When 25-year-old Tim Jennings was left brain damaged and in a coma from which he never recovered following an unprovoked attack on a night out in Cirencester in June 2009, it sparked a reaction that more robust security was needed in the town centre.
And in 2010, the Standard backed petitions signed by around 1,000 people for CCTV monitoring to be increased in Cirencester, after it was revealed that Cotswold District Council had slashed CCTV spends to one of the lowest in the UK.
Now, Cirencester Town Council has announced it will finally be taking over the running of the town’s CCTV from CDC and will soon be launching a public consultation to find out what local residents want from the service.
Tim’s dad Mark Jennings said a better partnership between police and CCTV monitoring could prevent violent situations from building and resulting in tragedy.
"I’m still so angry at how my son died," Mr Jennings said. "It’s all very well the cameras being there but if they are not switched on and if they don’t have the force of the law behind them what’s the point?"
"In the day Cirencester is a beautiful market town but in the evening it’s got a terrible reputation. People are scared to go into town at night.
"What we need is for people to be able to tell the police that they can see a situation building and shut the situation down. I do believe there are people in Cirencester who would come forward and give their time to help."
CTC chief executive Andrew Tubb said that legal transfers were now in the process of being signed by CDC. As soon as the service was handed over, Mr Tubb said the town council would review Cirencester’s CCTV which currently runs for 24 hours a day but is monitored live for just 56 hours each week at a cost of £54,000 per year.
Mr Tubb said: "We will consult with the public about what their thoughts are about community safety and how they would like the town council to deliver services in the future. CCTV is just a single part of feeling safe.

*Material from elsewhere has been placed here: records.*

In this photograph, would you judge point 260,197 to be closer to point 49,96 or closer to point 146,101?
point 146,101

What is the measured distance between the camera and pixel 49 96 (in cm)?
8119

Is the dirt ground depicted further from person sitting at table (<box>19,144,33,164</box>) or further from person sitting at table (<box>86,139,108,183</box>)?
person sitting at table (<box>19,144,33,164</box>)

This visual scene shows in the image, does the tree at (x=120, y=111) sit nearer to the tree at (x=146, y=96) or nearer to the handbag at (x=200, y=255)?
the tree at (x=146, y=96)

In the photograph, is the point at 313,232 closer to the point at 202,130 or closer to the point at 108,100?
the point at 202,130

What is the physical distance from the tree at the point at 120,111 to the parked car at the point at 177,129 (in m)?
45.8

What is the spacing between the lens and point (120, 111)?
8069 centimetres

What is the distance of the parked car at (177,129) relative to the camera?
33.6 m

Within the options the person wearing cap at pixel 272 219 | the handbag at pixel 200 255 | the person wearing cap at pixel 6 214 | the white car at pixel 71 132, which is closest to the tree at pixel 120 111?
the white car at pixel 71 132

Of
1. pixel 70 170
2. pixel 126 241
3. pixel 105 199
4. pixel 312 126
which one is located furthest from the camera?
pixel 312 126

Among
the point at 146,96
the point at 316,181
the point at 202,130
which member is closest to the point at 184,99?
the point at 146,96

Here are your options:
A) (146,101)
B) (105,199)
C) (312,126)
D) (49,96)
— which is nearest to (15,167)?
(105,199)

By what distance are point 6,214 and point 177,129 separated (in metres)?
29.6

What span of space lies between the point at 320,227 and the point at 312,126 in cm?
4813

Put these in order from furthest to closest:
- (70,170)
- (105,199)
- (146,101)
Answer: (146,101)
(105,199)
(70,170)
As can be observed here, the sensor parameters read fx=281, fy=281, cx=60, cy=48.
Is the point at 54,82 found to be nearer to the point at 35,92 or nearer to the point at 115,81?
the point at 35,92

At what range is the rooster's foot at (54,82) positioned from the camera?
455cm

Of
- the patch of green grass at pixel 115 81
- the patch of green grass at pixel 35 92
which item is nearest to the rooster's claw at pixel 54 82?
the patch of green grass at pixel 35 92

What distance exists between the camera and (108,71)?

"We want to look at newer more effective technology and explore opportunities for working with the police and local community groups to tackle and reduce crime and anti-social behaviour in a proactive way."
He added that there would be no added cost to the taxpayer this financial year.
CDC leader Cllr Lynden Stowe said it made sense for the town council to take over CCTV operation and praised the partnership working between the authorities.
He added: "It bodes very well for our aim of devolving more responsibility to ‘grass roots’ level.”